>> start Text shown

- Country: Pakistan
- Province: Punjab
- District: Lahore District

Languages
- • Official: Punjabi
- Time zone: UTC+5:00 (PST)

= Naulakha Bazaar =

Naulakha Bazaar (Punjabi, ) is a bazaar located in Lahore, Punjab, Pakistan. The bazaar is located east of the old Walled City. The Shahidganj square is located in the bazaar.

== Etymology ==
The name Naulakha likely derived from the cost of the palace (nine hundred thousand rupees) originally constructed at the site.

==History==
In the early 16th century, prince Mirza Kamran built a garden and palace in what is now the Naulakha Bazaar. This was further expanded and developed by Asaf Khan and Dara Shikoh. The bazaar was established in 1633 and is located in Lahore Fort near Naulakha Pavilion. The Shaheed Ganj Mosque is located in Naulakha Bazaar. The used clothing and crockery bazaar, landa bazaar, is also located near Naulakha Bazaar. When the Naulakha Pavilion was built in 1633 by the Mughal emperor Shah Jahan as a small summer house, it cost around 900,000 rupees, an exorbitant amount at the time. It is called Naulakha because in Punjabi language, the word means 'worth 9 lakhs rupees'. This also brought the word Naulakha into common use to signify something precious.

>> end Text shown

## [Aim A]
For each statement, say whether it agrees with the article on Naulakha Bazaar, and quote the words that decide it: (i) The bazaar lies east of the old Walled City. (ii) The bazaar was established in 1533. (iii) Mirza Kamran built a garden and palace on the site in the early 16th century.
## [Aim B]
Duplicate the passage of the article on Naulakha Bazaar starting at "- Country: Pakistan" and ending at "at the site.".
Rely only on the article on Naulakha Bazaar.

>> start Raw data

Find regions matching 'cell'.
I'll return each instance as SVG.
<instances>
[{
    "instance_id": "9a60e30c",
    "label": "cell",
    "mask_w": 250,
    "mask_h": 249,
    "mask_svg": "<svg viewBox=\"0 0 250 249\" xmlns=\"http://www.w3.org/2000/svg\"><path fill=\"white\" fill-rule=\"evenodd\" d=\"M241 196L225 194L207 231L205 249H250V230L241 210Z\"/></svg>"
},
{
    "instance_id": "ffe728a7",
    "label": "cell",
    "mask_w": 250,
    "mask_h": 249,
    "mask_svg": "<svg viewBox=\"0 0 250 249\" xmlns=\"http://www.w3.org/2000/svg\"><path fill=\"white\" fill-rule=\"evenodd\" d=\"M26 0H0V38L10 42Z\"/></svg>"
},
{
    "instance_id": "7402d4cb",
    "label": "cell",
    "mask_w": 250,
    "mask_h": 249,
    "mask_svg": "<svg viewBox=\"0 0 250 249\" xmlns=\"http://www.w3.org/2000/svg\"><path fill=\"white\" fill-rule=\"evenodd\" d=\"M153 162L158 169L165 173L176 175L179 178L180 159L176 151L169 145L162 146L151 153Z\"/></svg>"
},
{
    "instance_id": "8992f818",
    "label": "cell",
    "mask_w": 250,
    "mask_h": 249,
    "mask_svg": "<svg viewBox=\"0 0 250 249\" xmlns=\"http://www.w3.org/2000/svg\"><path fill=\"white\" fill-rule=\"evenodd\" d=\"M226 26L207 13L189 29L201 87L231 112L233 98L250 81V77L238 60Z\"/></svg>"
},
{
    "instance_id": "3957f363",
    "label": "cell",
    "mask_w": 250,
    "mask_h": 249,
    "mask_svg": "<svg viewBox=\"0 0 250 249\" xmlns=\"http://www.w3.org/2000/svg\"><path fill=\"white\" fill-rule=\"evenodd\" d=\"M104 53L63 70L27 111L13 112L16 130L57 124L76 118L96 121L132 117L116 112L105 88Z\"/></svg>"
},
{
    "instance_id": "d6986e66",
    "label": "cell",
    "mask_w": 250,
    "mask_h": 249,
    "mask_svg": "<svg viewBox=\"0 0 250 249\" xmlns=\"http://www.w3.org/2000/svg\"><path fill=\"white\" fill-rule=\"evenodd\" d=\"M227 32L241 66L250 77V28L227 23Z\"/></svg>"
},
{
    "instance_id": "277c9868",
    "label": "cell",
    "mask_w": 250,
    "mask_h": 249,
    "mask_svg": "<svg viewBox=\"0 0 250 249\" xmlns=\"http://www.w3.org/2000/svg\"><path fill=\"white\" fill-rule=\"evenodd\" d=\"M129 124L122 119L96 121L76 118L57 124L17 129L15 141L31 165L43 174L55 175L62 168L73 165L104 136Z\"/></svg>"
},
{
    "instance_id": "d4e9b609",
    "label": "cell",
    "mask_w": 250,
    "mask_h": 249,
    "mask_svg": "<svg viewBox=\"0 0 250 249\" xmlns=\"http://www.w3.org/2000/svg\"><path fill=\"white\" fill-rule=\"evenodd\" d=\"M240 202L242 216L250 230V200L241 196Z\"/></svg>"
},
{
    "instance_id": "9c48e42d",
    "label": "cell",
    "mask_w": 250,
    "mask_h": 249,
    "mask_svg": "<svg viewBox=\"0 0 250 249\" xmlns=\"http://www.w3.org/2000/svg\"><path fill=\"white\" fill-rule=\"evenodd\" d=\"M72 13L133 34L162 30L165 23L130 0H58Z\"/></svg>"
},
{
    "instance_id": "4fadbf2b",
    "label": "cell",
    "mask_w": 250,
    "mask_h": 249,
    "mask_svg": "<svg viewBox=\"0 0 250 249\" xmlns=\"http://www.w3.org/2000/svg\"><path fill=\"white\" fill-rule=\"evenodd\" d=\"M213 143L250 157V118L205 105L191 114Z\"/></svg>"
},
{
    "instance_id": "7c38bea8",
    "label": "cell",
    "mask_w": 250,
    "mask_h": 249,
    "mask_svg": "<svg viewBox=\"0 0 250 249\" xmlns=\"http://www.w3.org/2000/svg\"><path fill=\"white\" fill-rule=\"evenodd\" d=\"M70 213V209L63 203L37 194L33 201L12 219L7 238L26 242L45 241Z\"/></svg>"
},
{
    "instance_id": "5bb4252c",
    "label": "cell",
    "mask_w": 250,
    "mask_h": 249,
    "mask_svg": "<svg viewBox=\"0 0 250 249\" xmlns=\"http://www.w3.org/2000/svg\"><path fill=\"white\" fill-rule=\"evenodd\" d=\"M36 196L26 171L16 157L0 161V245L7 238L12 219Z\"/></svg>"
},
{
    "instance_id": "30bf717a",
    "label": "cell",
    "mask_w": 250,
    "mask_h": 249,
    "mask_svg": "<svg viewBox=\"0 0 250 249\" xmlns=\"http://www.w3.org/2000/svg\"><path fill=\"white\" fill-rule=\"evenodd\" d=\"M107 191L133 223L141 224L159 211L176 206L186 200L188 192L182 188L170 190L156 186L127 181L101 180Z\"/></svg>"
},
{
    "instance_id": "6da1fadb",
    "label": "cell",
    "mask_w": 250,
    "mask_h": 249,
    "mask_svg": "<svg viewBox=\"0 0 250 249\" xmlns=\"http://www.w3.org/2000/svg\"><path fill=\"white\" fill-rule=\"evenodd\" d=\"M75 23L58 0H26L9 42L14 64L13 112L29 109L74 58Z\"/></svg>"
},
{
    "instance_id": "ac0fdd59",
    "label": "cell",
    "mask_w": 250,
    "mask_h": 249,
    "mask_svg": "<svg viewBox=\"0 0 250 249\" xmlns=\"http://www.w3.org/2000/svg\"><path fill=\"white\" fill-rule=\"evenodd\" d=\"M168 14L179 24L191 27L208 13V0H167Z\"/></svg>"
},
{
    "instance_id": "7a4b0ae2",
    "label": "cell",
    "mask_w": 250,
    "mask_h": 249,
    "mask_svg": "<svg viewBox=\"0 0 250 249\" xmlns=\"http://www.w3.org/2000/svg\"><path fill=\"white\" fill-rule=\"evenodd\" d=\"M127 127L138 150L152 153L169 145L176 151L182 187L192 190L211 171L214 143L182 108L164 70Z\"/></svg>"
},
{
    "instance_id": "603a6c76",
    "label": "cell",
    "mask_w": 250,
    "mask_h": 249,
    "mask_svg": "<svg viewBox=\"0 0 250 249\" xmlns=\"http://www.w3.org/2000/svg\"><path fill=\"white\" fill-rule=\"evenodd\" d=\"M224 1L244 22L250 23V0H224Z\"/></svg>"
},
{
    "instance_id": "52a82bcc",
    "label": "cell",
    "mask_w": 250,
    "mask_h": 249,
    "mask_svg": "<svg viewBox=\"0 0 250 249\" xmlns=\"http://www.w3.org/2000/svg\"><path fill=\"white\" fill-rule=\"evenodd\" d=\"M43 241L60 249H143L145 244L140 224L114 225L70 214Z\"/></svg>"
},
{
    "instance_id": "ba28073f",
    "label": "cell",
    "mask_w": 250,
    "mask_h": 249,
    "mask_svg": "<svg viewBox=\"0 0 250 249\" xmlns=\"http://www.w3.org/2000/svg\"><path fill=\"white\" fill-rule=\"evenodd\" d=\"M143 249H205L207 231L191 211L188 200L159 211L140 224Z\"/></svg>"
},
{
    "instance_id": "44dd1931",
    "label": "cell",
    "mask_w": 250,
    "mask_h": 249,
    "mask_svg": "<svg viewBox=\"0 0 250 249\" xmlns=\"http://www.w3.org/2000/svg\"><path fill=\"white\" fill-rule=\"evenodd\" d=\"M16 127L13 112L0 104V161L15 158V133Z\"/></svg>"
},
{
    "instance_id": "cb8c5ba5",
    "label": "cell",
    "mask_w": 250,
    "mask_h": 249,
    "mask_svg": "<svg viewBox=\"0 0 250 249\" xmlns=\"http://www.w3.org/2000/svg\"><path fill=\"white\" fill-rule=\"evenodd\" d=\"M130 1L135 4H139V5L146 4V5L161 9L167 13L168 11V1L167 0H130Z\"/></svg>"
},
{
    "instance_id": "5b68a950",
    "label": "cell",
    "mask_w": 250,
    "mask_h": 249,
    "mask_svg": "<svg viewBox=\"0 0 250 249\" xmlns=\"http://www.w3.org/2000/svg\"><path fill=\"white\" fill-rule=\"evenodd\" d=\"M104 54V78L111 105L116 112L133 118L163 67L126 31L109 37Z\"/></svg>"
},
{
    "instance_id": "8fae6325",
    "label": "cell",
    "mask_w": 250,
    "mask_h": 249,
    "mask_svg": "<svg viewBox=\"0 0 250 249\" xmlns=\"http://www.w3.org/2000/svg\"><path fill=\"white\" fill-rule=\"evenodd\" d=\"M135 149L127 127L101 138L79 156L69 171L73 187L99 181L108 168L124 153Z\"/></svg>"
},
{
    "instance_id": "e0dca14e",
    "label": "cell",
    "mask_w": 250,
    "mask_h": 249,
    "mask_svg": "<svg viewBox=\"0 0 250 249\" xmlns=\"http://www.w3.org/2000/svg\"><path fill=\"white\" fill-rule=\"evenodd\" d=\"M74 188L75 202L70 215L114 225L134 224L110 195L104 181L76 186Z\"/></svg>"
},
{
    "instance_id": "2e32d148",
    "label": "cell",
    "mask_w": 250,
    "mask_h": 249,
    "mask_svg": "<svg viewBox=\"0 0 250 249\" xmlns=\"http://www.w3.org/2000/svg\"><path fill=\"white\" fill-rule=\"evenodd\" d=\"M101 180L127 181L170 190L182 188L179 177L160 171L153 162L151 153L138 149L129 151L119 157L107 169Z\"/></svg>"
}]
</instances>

>> end Raw data

## [Problem solution A]
(i) Yes: "The bazaar is located east of the old Walled City."
(ii) No: "The bazaar was established in 1633"
(iii) Yes: "In the early 16th century, prince Mirza Kamran built a garden and palace in what is now the Naulakha Bazaar."

## [Problem solution B]
- Country: Pakistan
- Province: Punjab
- District: Lahore District

Languages
- • Official: Punjabi
- Time zone: UTC+5:00 (PST)

= Naulakha Bazaar =

Naulakha Bazaar (Punjabi, ) is a bazaar located in Lahore, Punjab, Pakistan. The bazaar is located east of the old Walled City. The Shahidganj square is located in the bazaar.

== Etymology ==
The name Naulakha likely derived from the cost of the palace (nine hundred thousand rupees) originally constructed at the site.